The numbers of peptides observed across replicates varied up to three-fold during the study, with highest peptide numbers recorded after instrument cleaning (Fig. 4b). Adequately dealing with missing values in a large dataset can be challenging. We developed a method termed technical replacement that leverages technical replicates at different phases of instrument maintenance, to replace missing values with plausible intensities. For the purposes of technical replacement, we assigned MS runs into random smaller groups of technical replicates. These groups ranged in size from between two to six replicates for each iteration of technical replacement, with replicates always acquired on different instruments (see Methods). We then replaced missing values with a value sampled from a normal distribution centred around the mean normalised intensity observed for that peptide if it were identified in a technical replicate (see Methods). We found that the effects of instrument maintenance cycles were minimised with three technical replicates (when replacement only occurred for peptides observed in two replicates) and were almost entirely removed with six technical replicates (no constraints on replacement) (Supplementary Fig. 6b, c). We defined likely true and false positives (see Methods) and, after technical replacement, the likely true positive rate increased from 97.2% to over 99% (Fig. 4c). With no constraints on replacement, the likely false positive rate increased with each subsequent technical replicate, from 4.8% to 24.6% with six replicates (Fig. 4c). Hence, to constrain false positive accumulation, we conclude that missing values are best replaced only when a peptide is observed in more than one replicate. Only in this manner can the true positive rate be increased without considerably impacting upon the false positive rate. When technical replacement was applied across replicates acquired on three instruments (where missing values were only replaced when a peptide was observed in two replicates), ~20% of missing values could be replaced with plausible non-zero intensities. Technical replacement became more effective as samples comprised increasing proportions of ovarian cancer tissue (Fig. 4d), likely because higher peptide intensities led to more reliable detection of each peptide in at least two replicates.

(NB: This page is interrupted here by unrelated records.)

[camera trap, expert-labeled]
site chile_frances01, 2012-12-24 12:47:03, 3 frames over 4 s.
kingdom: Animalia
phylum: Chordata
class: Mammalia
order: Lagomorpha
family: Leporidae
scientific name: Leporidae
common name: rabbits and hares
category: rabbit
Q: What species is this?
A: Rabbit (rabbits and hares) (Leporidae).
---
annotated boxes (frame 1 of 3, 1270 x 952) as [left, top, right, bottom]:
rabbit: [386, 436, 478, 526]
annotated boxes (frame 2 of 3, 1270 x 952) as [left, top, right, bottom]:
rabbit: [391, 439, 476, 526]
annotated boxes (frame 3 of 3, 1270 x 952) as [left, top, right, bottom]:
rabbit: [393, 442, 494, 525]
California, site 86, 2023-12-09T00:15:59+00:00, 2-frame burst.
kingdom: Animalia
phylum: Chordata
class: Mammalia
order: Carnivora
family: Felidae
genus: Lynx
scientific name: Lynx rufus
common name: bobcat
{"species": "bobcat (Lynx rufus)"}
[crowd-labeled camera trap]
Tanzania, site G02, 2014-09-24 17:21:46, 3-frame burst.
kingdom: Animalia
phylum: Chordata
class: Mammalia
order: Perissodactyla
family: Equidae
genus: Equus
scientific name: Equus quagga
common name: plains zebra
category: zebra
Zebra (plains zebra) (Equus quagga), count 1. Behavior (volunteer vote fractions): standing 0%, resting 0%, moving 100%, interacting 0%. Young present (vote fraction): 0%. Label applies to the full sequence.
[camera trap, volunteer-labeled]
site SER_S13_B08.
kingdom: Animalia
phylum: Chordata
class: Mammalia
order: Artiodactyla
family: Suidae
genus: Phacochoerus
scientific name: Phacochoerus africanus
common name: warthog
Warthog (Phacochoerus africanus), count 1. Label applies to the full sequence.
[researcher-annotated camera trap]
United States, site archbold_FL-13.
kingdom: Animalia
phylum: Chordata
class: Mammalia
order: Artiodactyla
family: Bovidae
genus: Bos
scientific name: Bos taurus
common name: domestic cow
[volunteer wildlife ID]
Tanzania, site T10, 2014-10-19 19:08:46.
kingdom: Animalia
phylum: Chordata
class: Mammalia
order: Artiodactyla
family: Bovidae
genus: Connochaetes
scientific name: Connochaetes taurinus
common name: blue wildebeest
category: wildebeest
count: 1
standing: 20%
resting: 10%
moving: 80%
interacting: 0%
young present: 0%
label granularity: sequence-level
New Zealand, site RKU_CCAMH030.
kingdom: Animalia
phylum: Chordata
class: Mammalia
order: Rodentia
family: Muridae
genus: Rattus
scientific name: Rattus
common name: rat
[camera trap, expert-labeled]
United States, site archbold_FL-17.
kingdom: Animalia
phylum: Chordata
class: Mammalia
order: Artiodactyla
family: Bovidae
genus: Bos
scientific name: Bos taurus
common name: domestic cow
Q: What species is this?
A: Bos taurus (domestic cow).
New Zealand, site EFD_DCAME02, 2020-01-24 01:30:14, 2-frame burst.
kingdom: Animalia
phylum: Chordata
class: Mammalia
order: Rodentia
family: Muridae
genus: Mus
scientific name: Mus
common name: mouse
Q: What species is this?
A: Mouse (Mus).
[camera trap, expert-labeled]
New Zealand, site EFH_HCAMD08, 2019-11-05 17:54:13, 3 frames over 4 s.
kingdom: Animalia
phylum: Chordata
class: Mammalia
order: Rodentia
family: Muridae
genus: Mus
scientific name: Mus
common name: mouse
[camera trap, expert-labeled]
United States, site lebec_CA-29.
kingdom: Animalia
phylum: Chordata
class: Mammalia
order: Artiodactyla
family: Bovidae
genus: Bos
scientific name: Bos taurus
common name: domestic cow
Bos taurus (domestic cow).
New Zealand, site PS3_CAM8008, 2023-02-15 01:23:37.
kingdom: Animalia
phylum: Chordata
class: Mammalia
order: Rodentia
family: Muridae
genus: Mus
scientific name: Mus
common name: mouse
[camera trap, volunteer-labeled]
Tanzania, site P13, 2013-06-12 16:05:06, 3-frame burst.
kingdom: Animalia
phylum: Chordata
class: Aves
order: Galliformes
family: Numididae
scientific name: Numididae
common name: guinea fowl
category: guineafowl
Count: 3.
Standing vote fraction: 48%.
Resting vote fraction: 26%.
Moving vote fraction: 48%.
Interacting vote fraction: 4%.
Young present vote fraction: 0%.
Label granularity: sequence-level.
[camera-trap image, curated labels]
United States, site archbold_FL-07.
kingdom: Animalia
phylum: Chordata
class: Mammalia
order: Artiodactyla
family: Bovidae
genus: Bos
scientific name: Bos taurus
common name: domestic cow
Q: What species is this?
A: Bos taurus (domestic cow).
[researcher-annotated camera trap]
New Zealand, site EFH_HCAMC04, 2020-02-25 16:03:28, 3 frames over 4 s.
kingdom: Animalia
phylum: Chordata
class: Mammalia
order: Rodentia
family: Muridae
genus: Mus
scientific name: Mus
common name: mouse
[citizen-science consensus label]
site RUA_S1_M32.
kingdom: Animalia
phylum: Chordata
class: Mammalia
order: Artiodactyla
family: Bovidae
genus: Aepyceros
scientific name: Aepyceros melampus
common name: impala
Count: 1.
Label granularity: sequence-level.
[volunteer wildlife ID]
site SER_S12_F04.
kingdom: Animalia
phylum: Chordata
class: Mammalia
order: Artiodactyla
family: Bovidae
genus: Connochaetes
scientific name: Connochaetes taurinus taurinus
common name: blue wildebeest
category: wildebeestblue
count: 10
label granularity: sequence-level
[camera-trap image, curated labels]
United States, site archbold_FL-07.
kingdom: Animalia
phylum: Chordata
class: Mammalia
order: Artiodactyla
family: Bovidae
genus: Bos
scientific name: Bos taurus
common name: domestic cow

Acquiring triplicates on different instruments rather than the same instrument resulted in greater numbers of peptide identifications (Supplementary Fig. 6d). Relevant to laboratories where only one instrument is available for a given study, acquiring technical triplicates randomly throughout the experimental period rather than sequentially was able to more effectively minimise the effects of instrument performance degradation (Supplementary Fig. 6e).
We defined the combined use of RUV-III-C and technical replacement on a proteomic dataset as ProNorM (Proteomics Normalisation and Missingness Removal).
Simulation of cohort analyses in proteomics
One goal of clinical proteomics is the detection of statistically significant differences between patient groups. Clinical cohorts and tissue samples are inherently heterogeneous, and technical variation makes differentiation even more challenging. Examining frequently observed human peptides and averaging across technical triplicates, we found that ProNorM conferred a vast improvement on our ability to detect and quantify significant differences in human peptide intensities between samples containing different proportions of human tissue (P < 0.0001 by unpaired t-test; Fig. 5a). Neither median normalisation nor median normalisation plus ComBat produced improvements of such a scale (Supplementary Fig. 7a). Our findings illustrate how ProNorM can improve the quantitative reproducibility of data acquired over a long time period, enabling the improved detection of biologically meaningful differences between samples.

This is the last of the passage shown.